Professor Blatman, who should know better, decided to express his partial approval for the new law which has been recently been adopted by the Polish government. The new law stipulates, among many other things, prison terms for those who “slander the Polish nation ascribing to it the crimes committed by the Third Reich”.
Prof. Blatman explains that the law is part of a pushback against the last 20 years of Polish scholarship on the Holocaust: "Ever since historian Jan Tomasz Gross detailed the murder of the Jews in the town of Jedwabne by their Polish neighbors, Holocaust research in Poland is primarily the study of the hostile, often lethal relationship of the Poles to their Jewish neighbors during the years of the German occupation”.
The historians in question - according to the good professor from Jerusalem - “lost sight of the large picture to some degree”. Enough of quotes. Professor Blatman’s knowledge of historical research being currently done in Polish, in Poland, seems to be as incomplete as it is misinformed.
Had Prof.
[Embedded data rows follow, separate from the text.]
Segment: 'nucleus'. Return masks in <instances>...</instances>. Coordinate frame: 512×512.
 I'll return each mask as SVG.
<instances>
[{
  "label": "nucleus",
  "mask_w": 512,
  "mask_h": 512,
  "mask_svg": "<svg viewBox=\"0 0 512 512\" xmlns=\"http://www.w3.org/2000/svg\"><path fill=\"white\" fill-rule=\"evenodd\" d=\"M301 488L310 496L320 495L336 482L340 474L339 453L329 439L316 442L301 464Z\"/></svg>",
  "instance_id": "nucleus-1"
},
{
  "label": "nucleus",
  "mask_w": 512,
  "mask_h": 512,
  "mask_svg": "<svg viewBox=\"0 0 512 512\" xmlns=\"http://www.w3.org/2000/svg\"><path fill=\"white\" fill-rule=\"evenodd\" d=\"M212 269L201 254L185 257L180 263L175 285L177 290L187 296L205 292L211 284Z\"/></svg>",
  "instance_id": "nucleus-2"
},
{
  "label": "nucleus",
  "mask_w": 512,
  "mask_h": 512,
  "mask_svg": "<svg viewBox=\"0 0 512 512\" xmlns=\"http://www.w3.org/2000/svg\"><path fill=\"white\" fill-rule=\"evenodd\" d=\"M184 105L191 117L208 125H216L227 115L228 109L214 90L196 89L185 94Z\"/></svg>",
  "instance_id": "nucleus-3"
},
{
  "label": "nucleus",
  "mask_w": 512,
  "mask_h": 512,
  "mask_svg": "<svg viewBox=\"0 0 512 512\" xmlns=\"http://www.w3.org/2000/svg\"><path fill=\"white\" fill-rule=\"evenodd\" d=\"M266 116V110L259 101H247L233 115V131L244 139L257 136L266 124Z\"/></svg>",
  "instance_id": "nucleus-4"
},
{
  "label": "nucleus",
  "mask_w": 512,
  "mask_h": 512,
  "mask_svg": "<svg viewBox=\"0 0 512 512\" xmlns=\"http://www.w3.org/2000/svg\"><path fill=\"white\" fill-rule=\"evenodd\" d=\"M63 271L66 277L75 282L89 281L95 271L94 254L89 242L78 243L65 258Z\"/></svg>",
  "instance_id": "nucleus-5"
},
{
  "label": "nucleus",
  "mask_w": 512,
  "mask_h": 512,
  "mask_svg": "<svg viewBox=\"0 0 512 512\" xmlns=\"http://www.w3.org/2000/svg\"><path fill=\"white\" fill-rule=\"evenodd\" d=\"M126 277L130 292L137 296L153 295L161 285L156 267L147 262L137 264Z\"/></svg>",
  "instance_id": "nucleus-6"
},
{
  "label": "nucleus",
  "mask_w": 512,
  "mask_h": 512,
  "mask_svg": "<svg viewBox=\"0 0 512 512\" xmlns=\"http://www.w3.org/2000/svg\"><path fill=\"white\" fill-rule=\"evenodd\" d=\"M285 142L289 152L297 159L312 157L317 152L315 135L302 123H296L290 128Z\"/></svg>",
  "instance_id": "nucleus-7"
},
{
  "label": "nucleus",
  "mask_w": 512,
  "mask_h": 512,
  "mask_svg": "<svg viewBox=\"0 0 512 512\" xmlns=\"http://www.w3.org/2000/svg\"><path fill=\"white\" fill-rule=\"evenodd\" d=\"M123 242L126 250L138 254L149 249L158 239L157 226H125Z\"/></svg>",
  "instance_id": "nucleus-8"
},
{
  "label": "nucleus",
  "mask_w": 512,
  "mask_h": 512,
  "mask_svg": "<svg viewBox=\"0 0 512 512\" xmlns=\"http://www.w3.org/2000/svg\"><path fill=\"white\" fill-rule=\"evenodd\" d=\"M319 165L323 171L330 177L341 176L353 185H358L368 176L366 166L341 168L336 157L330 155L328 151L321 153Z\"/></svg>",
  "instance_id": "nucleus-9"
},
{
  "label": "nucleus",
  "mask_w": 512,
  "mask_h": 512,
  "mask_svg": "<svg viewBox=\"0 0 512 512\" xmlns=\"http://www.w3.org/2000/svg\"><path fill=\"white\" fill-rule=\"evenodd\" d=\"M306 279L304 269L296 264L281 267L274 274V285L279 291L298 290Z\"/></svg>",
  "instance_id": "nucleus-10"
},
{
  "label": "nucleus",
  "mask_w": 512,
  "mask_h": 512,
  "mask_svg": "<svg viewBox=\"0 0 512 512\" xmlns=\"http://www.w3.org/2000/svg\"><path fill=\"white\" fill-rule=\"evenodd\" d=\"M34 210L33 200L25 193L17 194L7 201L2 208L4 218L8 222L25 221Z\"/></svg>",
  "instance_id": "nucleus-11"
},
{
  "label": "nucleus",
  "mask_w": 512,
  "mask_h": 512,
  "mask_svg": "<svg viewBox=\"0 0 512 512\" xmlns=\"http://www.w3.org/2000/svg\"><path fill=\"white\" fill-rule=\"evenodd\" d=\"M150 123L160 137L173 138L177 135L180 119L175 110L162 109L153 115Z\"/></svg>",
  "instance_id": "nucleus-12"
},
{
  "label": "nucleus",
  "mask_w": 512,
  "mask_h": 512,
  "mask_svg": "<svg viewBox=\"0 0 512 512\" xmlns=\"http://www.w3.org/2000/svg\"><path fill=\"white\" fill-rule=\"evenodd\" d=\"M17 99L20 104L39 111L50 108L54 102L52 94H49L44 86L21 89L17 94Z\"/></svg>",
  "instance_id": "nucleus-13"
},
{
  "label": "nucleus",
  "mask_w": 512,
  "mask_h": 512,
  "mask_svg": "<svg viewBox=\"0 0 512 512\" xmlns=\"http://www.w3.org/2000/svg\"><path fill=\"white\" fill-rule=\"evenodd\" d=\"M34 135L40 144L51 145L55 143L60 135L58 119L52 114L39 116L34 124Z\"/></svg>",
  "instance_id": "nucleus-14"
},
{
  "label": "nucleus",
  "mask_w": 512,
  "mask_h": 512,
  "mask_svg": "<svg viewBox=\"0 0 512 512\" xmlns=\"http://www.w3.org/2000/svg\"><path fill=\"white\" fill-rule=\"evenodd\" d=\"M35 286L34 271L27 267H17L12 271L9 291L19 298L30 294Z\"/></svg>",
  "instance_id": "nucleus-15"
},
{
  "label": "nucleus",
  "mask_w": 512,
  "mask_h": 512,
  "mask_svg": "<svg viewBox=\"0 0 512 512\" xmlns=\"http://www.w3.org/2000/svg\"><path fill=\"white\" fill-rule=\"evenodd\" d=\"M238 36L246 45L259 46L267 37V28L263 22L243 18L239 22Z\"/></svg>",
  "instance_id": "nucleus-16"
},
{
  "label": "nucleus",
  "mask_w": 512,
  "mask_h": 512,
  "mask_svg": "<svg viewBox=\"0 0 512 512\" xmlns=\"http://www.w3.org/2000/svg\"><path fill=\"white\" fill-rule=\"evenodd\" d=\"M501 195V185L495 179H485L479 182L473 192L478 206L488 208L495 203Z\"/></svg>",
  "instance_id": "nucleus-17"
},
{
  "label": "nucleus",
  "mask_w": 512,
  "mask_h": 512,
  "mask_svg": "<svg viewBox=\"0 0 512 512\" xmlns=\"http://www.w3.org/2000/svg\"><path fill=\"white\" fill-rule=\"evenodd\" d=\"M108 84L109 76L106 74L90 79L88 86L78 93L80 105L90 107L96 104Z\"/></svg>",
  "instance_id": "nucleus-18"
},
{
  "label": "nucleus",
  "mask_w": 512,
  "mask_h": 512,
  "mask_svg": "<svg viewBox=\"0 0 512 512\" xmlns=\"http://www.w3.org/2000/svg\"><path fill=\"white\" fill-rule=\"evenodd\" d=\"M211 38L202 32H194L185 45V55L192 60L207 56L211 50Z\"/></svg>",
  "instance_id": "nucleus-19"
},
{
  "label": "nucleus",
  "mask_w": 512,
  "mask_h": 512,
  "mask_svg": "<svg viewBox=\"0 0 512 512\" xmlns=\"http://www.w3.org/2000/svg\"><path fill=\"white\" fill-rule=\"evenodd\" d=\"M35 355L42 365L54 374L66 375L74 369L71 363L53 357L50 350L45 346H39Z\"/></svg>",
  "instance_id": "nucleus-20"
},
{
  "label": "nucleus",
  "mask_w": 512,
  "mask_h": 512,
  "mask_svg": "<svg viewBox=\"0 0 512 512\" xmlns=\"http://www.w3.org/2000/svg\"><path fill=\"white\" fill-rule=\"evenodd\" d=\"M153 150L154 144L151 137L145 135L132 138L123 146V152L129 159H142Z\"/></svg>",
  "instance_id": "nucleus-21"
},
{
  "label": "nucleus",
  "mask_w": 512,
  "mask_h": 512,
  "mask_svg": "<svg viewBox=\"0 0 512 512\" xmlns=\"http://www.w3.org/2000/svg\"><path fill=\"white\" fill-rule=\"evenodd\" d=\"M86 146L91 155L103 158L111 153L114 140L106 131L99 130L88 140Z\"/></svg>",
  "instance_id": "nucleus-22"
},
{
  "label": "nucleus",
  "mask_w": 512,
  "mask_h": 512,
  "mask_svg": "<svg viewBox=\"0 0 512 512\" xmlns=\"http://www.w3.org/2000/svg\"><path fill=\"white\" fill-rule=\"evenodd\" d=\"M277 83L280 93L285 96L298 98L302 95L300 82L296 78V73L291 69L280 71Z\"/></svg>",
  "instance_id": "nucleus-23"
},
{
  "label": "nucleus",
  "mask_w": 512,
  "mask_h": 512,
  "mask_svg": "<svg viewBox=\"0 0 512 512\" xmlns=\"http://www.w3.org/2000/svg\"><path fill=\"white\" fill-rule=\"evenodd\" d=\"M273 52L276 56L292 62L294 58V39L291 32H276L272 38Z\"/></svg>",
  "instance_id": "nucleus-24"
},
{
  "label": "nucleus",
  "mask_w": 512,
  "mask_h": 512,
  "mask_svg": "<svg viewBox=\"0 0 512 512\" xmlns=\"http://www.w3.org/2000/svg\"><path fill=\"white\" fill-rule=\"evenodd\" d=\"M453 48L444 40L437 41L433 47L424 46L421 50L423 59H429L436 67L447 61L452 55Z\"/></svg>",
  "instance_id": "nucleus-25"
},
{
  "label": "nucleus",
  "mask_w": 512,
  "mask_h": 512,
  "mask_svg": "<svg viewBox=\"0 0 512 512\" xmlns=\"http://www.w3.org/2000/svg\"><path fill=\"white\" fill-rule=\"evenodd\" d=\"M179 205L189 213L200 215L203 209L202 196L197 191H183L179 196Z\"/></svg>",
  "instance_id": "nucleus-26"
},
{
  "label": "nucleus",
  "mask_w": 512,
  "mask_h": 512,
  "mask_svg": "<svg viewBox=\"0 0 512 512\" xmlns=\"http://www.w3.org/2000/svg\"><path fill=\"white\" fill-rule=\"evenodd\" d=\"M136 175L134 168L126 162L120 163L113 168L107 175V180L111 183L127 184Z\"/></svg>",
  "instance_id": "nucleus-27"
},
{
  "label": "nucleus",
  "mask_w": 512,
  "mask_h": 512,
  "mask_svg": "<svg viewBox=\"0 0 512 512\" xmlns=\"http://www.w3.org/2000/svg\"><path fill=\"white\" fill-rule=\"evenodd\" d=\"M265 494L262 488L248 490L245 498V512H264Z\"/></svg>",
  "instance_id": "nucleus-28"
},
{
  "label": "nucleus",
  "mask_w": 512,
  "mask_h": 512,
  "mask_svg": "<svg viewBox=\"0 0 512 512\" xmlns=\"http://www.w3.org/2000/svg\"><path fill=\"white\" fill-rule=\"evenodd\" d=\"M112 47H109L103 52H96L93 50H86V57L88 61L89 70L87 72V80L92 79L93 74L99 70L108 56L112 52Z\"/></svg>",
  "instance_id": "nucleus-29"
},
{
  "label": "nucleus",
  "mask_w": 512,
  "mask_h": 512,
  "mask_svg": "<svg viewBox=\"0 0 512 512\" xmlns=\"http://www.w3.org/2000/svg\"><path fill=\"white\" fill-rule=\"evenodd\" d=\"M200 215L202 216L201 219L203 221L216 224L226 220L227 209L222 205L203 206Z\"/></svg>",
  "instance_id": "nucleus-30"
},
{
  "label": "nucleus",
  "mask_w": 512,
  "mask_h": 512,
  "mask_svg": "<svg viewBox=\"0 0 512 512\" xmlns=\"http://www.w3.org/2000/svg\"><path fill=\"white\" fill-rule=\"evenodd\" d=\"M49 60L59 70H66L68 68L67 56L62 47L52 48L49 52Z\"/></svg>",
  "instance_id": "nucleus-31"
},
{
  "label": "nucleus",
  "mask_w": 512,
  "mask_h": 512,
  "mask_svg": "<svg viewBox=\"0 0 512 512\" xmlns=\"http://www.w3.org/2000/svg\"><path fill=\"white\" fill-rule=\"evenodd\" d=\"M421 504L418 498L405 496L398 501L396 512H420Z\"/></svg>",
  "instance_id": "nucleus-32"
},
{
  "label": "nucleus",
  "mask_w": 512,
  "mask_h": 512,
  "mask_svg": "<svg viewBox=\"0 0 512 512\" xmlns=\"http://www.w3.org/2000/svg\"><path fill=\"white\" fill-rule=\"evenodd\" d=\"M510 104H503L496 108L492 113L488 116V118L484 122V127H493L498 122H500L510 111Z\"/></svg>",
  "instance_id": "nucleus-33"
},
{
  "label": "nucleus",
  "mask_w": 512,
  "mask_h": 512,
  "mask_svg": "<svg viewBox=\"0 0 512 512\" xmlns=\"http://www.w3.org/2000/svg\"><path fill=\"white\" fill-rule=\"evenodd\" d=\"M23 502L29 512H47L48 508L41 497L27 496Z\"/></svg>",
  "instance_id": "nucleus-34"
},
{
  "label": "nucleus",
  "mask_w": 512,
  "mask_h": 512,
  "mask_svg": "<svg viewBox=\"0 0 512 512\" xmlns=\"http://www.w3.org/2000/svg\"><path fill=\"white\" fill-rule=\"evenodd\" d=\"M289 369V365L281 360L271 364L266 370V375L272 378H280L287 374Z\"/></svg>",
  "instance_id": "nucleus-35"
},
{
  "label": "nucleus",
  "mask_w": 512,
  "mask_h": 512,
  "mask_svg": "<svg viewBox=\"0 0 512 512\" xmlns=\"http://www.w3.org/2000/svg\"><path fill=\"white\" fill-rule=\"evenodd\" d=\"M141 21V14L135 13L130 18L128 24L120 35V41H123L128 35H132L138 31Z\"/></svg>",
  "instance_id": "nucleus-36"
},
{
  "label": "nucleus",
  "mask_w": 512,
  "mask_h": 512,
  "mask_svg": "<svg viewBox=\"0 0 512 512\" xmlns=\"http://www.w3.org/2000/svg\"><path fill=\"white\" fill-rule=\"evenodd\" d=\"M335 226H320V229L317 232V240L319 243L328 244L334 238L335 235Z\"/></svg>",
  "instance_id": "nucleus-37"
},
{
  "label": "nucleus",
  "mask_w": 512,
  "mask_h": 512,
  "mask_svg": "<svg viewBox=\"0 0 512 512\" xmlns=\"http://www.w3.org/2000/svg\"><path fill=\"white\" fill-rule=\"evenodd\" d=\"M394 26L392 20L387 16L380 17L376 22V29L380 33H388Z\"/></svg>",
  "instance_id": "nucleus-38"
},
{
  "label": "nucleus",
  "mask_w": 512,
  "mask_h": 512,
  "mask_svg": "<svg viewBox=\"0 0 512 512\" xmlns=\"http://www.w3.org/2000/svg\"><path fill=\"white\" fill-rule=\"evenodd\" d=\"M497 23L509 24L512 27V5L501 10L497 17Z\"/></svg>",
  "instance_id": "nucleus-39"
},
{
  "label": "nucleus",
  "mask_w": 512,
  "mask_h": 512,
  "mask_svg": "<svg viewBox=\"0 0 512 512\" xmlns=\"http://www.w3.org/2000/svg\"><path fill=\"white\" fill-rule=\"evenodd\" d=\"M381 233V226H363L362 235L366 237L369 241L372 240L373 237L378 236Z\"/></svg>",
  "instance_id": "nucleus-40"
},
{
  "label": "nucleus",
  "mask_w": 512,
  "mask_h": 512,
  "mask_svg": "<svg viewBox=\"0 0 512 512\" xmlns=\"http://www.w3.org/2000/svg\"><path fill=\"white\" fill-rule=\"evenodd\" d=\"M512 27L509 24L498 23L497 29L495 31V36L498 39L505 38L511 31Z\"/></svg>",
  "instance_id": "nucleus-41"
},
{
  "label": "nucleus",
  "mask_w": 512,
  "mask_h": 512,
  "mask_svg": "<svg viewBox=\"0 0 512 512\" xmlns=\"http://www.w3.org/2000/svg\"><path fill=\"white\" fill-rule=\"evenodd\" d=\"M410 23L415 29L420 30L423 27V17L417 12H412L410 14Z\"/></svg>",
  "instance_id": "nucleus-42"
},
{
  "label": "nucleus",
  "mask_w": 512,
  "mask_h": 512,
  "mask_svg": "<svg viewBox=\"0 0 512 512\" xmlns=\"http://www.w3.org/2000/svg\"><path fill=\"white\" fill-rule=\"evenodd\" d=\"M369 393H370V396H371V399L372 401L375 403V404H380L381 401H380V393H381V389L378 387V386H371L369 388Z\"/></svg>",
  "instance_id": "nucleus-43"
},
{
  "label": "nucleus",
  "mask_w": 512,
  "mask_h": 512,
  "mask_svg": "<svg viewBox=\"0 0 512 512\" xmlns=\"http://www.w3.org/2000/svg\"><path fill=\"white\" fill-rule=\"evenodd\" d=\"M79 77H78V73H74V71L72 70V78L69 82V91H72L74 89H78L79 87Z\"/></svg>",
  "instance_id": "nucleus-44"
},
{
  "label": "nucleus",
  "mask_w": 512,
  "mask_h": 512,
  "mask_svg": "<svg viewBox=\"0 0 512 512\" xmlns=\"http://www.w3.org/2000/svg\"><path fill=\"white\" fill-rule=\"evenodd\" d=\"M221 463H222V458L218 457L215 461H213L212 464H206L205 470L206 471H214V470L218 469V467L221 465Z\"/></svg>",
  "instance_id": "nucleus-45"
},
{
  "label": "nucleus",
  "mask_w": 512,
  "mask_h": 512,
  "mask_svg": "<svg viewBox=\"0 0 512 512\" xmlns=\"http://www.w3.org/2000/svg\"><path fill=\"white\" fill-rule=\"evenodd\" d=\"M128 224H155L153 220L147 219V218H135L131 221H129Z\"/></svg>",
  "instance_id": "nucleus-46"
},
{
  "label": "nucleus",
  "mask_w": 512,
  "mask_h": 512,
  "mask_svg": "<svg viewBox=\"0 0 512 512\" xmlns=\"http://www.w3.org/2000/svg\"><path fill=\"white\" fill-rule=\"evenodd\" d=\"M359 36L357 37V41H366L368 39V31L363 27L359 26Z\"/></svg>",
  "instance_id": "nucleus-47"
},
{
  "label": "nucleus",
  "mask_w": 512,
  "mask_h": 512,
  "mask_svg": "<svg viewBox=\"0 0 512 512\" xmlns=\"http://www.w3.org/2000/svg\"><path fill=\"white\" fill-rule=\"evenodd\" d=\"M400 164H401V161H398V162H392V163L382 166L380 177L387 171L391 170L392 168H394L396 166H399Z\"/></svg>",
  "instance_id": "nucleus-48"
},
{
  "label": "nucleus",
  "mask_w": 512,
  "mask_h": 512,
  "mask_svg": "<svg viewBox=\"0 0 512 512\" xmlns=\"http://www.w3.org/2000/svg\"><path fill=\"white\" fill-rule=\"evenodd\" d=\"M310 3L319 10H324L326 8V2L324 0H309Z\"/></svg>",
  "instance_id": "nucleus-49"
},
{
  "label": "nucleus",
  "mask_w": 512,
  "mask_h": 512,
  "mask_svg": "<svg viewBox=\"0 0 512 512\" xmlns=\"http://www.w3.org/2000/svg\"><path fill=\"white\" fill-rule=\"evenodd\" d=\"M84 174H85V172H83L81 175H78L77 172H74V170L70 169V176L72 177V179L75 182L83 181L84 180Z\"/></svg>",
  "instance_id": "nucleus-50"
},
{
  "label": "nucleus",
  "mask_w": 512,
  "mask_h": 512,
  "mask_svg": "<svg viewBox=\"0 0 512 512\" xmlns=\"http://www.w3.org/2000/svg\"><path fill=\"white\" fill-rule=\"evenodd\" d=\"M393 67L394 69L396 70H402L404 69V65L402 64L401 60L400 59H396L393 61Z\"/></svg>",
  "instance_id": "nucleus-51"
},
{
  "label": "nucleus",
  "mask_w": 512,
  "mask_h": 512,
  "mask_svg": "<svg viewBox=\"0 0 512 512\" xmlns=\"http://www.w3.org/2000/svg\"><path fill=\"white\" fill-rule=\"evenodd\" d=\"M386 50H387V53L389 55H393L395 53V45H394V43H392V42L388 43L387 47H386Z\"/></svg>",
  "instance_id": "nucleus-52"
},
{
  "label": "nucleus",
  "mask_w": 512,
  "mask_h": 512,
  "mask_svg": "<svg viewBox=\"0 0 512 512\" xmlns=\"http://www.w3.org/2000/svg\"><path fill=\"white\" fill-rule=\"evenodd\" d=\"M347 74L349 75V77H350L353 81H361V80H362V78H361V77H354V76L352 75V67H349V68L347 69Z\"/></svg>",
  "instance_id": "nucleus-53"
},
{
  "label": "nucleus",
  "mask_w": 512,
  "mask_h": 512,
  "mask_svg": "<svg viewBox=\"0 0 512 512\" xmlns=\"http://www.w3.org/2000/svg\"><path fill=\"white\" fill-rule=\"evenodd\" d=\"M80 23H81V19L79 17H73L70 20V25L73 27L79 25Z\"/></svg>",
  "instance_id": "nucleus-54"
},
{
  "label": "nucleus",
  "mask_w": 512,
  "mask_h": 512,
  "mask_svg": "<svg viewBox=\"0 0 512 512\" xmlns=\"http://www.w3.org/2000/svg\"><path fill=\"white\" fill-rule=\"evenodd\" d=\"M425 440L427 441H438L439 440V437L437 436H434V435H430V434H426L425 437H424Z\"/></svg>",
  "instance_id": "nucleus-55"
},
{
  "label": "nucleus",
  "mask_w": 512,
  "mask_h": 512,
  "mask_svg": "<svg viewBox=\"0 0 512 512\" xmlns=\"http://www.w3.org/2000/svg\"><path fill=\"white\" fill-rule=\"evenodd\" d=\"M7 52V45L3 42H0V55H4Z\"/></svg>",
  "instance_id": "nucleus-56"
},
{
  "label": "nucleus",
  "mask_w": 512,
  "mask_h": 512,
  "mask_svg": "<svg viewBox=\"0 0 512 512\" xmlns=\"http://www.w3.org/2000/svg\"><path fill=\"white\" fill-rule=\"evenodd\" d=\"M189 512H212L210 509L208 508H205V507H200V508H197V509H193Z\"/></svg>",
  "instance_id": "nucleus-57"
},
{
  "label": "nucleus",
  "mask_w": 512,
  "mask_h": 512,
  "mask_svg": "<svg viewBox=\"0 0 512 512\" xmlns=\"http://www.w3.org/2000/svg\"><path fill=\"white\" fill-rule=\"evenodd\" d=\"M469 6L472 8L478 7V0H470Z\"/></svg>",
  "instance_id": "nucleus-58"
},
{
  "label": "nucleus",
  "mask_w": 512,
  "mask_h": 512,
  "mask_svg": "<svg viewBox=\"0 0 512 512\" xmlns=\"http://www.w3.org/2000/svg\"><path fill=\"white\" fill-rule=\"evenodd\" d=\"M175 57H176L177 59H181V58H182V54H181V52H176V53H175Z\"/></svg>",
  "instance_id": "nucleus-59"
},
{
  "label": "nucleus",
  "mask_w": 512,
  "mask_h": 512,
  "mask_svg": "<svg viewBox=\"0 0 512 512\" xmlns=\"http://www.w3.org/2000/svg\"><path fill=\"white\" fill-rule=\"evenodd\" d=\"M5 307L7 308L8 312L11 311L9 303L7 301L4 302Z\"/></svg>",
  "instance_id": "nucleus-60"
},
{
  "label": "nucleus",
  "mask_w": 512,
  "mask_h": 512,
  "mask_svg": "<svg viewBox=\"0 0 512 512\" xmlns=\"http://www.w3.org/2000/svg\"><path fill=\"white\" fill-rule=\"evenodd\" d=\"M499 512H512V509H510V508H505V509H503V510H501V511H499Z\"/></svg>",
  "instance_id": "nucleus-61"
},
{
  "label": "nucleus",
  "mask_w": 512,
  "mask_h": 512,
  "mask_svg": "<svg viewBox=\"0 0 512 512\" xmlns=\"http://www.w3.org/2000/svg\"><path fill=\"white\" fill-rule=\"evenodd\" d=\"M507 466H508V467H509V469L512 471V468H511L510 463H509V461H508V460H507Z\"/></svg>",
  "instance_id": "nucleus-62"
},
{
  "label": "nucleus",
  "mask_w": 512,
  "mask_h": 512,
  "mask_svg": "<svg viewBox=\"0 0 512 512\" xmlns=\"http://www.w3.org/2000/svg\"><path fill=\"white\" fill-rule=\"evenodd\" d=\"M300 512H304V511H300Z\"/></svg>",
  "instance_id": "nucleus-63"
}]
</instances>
Blatman taken a moment from his busy schedule to actually inquire into the state of historical Holocaust-related writing in Poland, he would have seen that the scene is (and has been for years) completely dominated by feel-good narrative which stresses the noble deeds of Poles recognized as Righteous Among the Nations and help provided by the Polish nation to its suffering Jewish co-citizens.
The small group of historians who - according to Blatman - justify and explain the ridiculous measures taken by the nationalist Polish government - can be no match for the powerful machinery of the Polish state which is now re-writing the history of Jewish-Polish relations during the war.
The results of these policies are spectacular: according to the recent polls (conducted in 2015) a stunning 47 percent of Polish respondents think that Auschwitz was, most of all, a place of Polish martyrdom, and 61 percent are convinced that Polish suffering at the time of the Shoah was at least equal, or greater than, that of the Jews.
No, Prof. Blatman, Polish historical writing has definitely not been dominated, as you suggest, by those interested in “hostile, often lethal relationship of the Poles to their Jewish neighbors during the years of the German occupation” - quite the opposite.
Instead of trying to understand and to justify the outrageous “historical policy” of the Polish government, Prof. Blatman should do what historians are supposed to do: to gather evidence, before speaking out.
Jan Grabowski is Professor of History at the University of Ottawa and Senior Invitational Scholar at the Advanced Holocaust Studies Center at the United States Holocaust Memorial Museum. He received the 2014 Yad Vashem International Book Prize for Holocaust Research for his book Judenjagd.